Milyonlarca emekçi işlerine devam etmek zorundaydı, ettirildi de. Tıklım tıklım ulaşım araçlarıyla gittikleri işlerinde dip dibe çalışmaya devam ettiler. Buna karşılık iktidarın temsilcileri her fırsatta çıkıp utanmadan “koronavirüse karşı elimizde büyük bir silah var; yakalanmamak” diyebildi. Hesap soramadık. Bu sürede emekçilere dağıtılıp “evlerinizde kalın ki şu salgından kurtulalım” denilmeyen paralar, yandaşların vergi borcunun sıfırlanmasında, Somali ve Pakistan gibi ülkelere verilen hibelerde, başta Saray ve Diyanet olmak üzere itibar bütçelerinde kullanıldı. O bolluktan bir tek emekçilere pay düşmedi. Hesap kapandı, kavga büyüyor ve sürüyor.

Şimdiyse yılbaşı kutlamanız, daha doğrusu yılbaşını bahane edip bir kutla yapmanız yasak. Erdoğan’ın dediği gibi “istihbarat”ın takibinde olacaksınız ve yasağa uymazsanız eviniz basılacak. Talimat verildi bir kere! Bunun yasal olmadığını, böyle bir hakları olamayacağını kendilerine ileten yok. Yıl kapanırken, son gün bile zaten kapanmamış hesaba yeni yeni maddeler ekleniyor. Hesap kabarıyor ve biz hesabı kapatmadan yeni bir yıla giriyoruz.

Çünkü örgütsüzüz. İktidarın gözünde bırakın hesap sormayı, soru sormaya bile yetkimiz yok. Bu ne hadsizlik, değil mi!

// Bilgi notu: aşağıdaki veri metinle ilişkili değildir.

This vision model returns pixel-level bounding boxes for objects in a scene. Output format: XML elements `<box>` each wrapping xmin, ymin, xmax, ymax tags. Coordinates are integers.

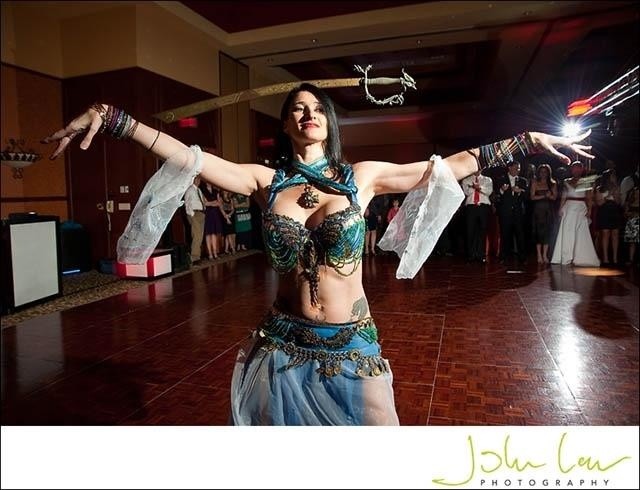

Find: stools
<box><xmin>113</xmin><ymin>246</ymin><xmax>174</xmax><ymax>280</ymax></box>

İnsanlara çip takacaklarmış, aşılar insanları robot yapacakmış, bu büyük güçlerin oyunuymuş… Bunlar ve bunlar gibi komplo teorilerinin hiçbiri insanın örgütsüz, dolayısıyla da çıkışsız ve umutsuz olması kadar korkunç değil. Zaten hesap soramadığınız noktada, size isteyen isteyen şeyi yapar. Bırakın çipi…

Neyse ki… Bir umut var, 2021’e 2020’ye olduğundan daha güçlü giren. İşçi sınıfı, 2021’i sayısız direniş ve grevle karşılıyor. Patrondan, patrondan yana saf tutan iktidardan hesap soran işçiler, fabrika önlerinde yaktıkları direniş ateşleriyle emek düşmanı iktidarın da hesap sorulabilir olduğunu Türkiye’ye gösteriyor.

Umutsuzsanız, çıkış bulamıyorsanız açıp onların fabrika önlerinden paylaştıkları videoları izleyin. Fotoğraflarına, fotoğraflardaki o umutlu gözlere uzun uzun bakın. Mümkünse, yakınlarınızdaki bir işçi direnişini ziyaret edin. Boyun eğmek zorunda olmadığınızı fark edersiniz.

Kendime böyle bir döküm çıkardım, alacak hesaplamak da önemli. Sorduğunda eksik olmasın diye... İnsanca yaşayabileceğimiz, hesap sorabileceğimiz, boyun eğme virüsünü aklımızdan atabileceğimiz güzel yıllara.